Those that remained after being picked over went to the library – and it was awful! Like taking faithful Fido to the pound! I would so much rather have found someone who would take them home and love those books as much as I did.

I had to have a yard sale, I kept reminding myself. Then suddenly it was too late to have a yard sale. I was just going to have to give all that stuff away. Or abandon it where it lay. Costa Rica would not wait any longer for me to arrive.

Nobody ever said it would be easy, this getting rid of most of my earthly possessions and rearranging my life in another country. I had some practice at it, however. Two years before, I had moved from San Diego to Santa Cruz – two burgs quite a distance apart culture-wise.

Now I was doing it again – moving between two vastly different burgs – from Santa Cruz de California to Heredia de Costa Rica, which is also a university town. Perhaps they wouldn’t be so different. Wanna bet?

It didn’t make much sense for me to move a lot of possessions to Costa Rica. I want to travel lightly for awhile, to simplify my life. I would not be backpacking it, but I actually enjoy living within a budget.
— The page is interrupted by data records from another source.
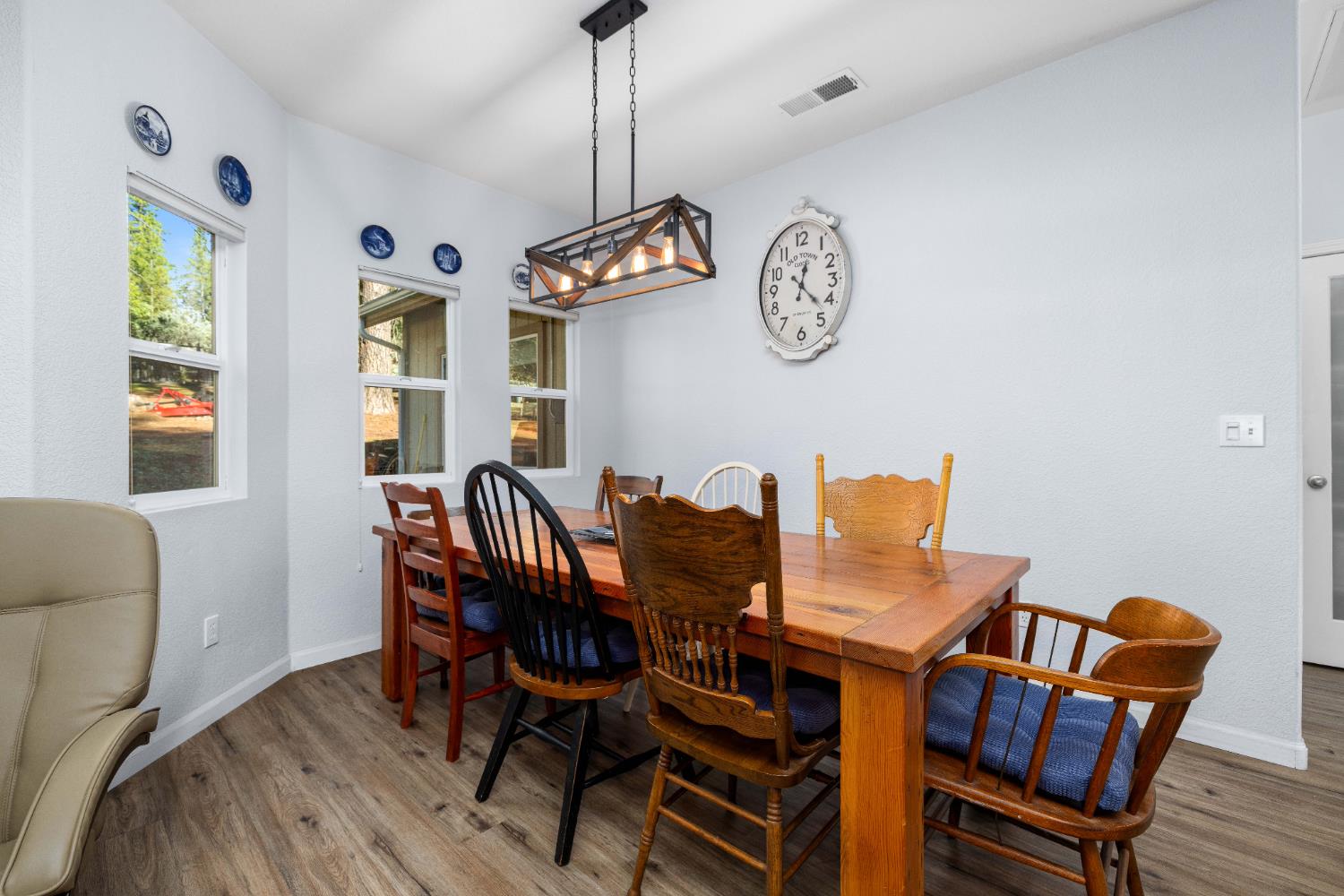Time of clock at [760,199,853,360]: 12:22
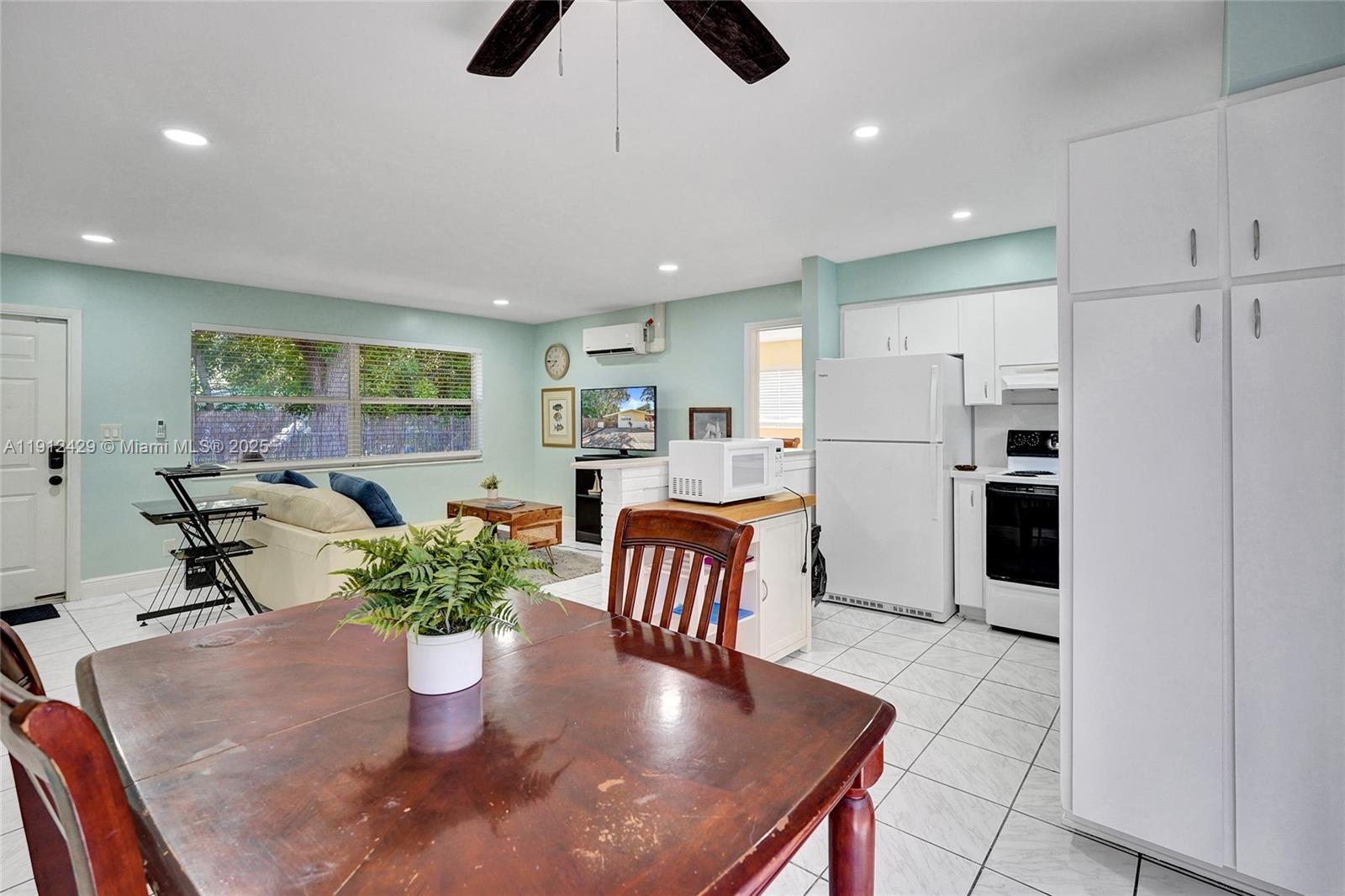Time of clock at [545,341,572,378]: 7:45
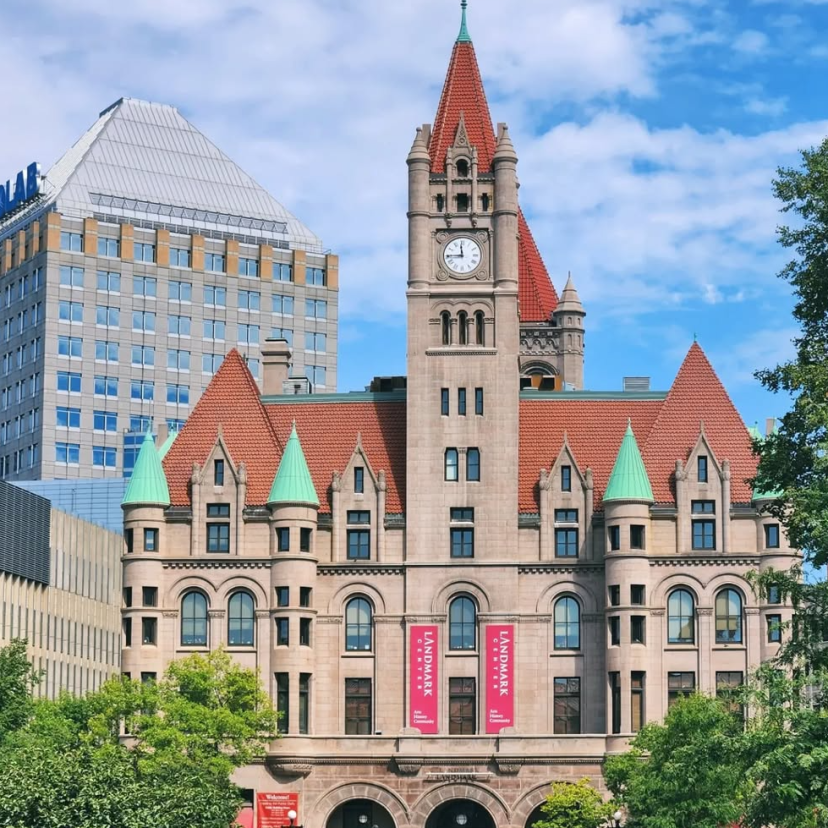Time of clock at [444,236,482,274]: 11:44
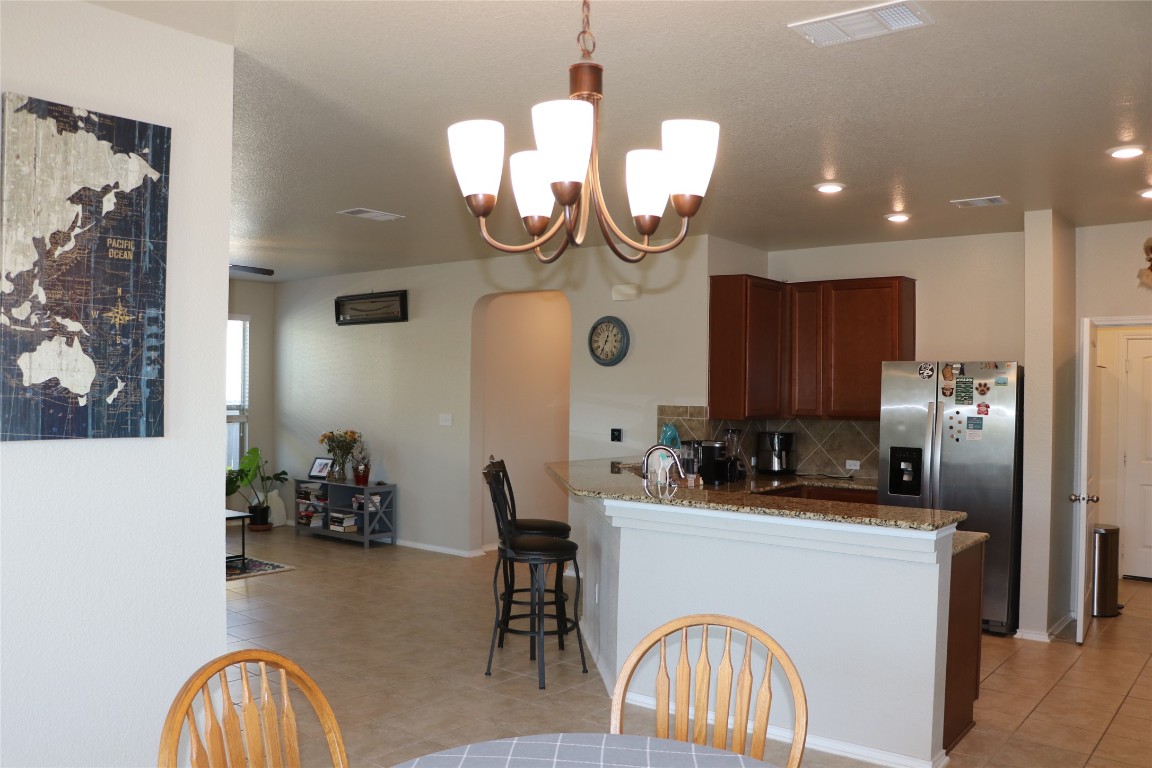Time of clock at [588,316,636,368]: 12:34
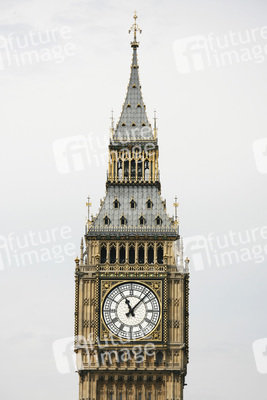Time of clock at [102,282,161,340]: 11:07
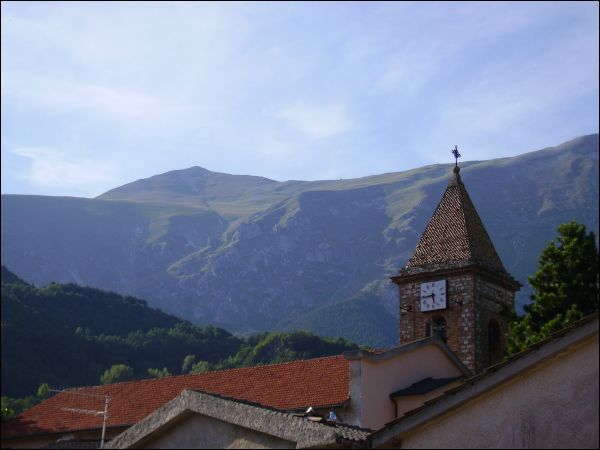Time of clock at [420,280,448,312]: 5:44
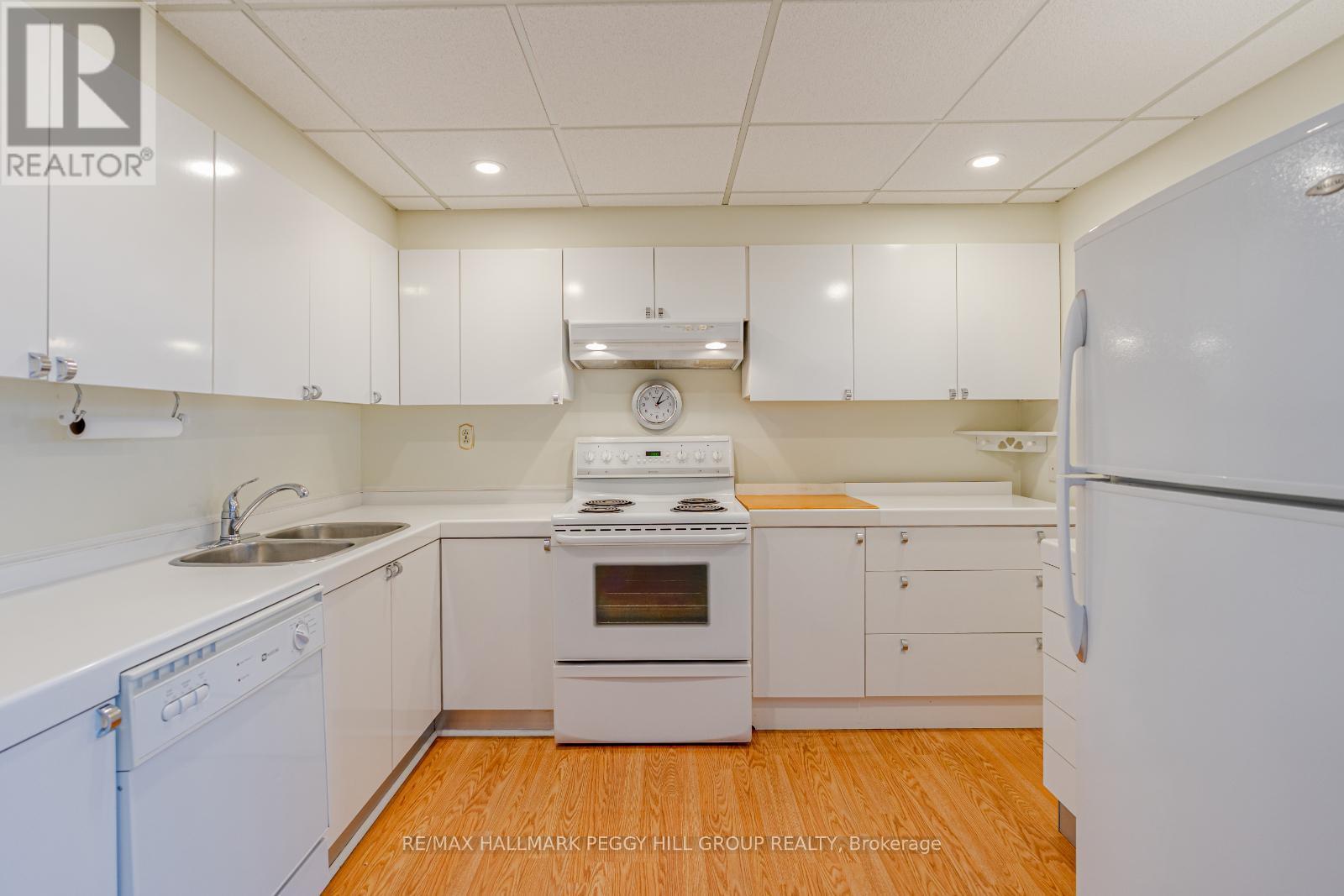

I travel that way, too. One gets good at it with a little practice. With a lot of practice, one gets very good indeed.

This time, though, it wasn’t a visit. I was moving, not visiting.

But I was not retiring to Costa Rica – exactly. I was being retired to Costa Rica. Almost every year for more than a decade I had traveled all about the country. When I returned to California at the end of my last holiday in Costa Rica, I mentally didn’t go back.

I did not enjoyed that feeling of being in two places at the same time.

I had planned my retirement. I was old enough. It would be an adventure. It was time.